INFORMATION SUPPLIED ▸
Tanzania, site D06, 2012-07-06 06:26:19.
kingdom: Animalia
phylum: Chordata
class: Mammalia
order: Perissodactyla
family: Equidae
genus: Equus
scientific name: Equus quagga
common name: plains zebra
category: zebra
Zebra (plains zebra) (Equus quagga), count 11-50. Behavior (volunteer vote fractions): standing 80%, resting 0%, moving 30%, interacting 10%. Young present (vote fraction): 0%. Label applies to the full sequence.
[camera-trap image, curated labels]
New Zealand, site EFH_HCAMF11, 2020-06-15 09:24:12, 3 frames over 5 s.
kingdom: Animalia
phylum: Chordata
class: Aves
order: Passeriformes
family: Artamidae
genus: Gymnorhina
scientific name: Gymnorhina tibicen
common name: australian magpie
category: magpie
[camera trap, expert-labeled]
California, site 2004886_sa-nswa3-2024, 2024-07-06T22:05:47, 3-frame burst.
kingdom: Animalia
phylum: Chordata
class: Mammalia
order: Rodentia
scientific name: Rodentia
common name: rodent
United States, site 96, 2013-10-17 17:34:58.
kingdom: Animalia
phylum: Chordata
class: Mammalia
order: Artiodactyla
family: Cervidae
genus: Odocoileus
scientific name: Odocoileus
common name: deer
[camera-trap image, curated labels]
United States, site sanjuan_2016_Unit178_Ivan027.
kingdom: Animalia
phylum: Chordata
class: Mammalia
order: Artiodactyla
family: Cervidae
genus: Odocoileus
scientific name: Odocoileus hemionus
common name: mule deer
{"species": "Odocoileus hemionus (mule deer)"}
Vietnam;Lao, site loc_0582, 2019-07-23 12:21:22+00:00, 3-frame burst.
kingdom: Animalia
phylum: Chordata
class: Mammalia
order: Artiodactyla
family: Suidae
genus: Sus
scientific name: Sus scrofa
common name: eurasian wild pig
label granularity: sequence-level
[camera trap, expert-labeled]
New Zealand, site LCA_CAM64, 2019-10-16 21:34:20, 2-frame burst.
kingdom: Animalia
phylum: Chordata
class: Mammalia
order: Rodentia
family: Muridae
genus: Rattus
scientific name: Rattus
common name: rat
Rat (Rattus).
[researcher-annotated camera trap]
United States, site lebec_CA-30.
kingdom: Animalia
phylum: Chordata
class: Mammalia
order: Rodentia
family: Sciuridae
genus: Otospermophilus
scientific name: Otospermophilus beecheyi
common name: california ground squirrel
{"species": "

PROBLEM DESCRIPTION ▸ The entries above should be repeated exactly, every one of them.

EXPECTED ANSWER ▸
Tanzania, site D06, 2012-07-06 06:26:19.
kingdom: Animalia
phylum: Chordata
class: Mammalia
order: Perissodactyla
family: Equidae
genus: Equus
scientific name: Equus quagga
common name: plains zebra
category: zebra
Zebra (plains zebra) (Equus quagga), count 11-50. Behavior (volunteer vote fractions): standing 80%, resting 0%, moving 30%, interacting 10%. Young present (vote fraction): 0%. Label applies to the full sequence.
[camera-trap image, curated labels]
New Zealand, site EFH_HCAMF11, 2020-06-15 09:24:12, 3 frames over 5 s.
kingdom: Animalia
phylum: Chordata
class: Aves
order: Passeriformes
family: Artamidae
genus: Gymnorhina
scientific name: Gymnorhina tibicen
common name: australian magpie
category: magpie
[camera trap, expert-labeled]
California, site 2004886_sa-nswa3-2024, 2024-07-06T22:05:47, 3-frame burst.
kingdom: Animalia
phylum: Chordata
class: Mammalia
order: Rodentia
scientific name: Rodentia
common name: rodent
United States, site 96, 2013-10-17 17:34:58.
kingdom: Animalia
phylum: Chordata
class: Mammalia
order: Artiodactyla
family: Cervidae
genus: Odocoileus
scientific name: Odocoileus
common name: deer
[camera-trap image, curated labels]
United States, site sanjuan_2016_Unit178_Ivan027.
kingdom: Animalia
phylum: Chordata
class: Mammalia
order: Artiodactyla
family: Cervidae
genus: Odocoileus
scientific name: Odocoileus hemionus
common name: mule deer
{"species": "Odocoileus hemionus (mule deer)"}
Vietnam;Lao, site loc_0582, 2019-07-23 12:21:22+00:00, 3-frame burst.
kingdom: Animalia
phylum: Chordata
class: Mammalia
order: Artiodactyla
family: Suidae
genus: Sus
scientific name: Sus scrofa
common name: eurasian wild pig
label granularity: sequence-level
[camera trap, expert-labeled]
New Zealand, site LCA_CAM64, 2019-10-16 21:34:20, 2-frame burst.
kingdom: Animalia
phylum: Chordata
class: Mammalia
order: Rodentia
family: Muridae
genus: Rattus
scientific name: Rattus
common name: rat
Rat (Rattus).
[researcher-annotated camera trap]
United States, site lebec_CA-30.
kingdom: Animalia
phylum: Chordata
class: Mammalia
order: Rodentia
family: Sciuridae
genus: Otospermophilus
scientific name: Otospermophilus beecheyi
common name: california ground squirrel
{"species": "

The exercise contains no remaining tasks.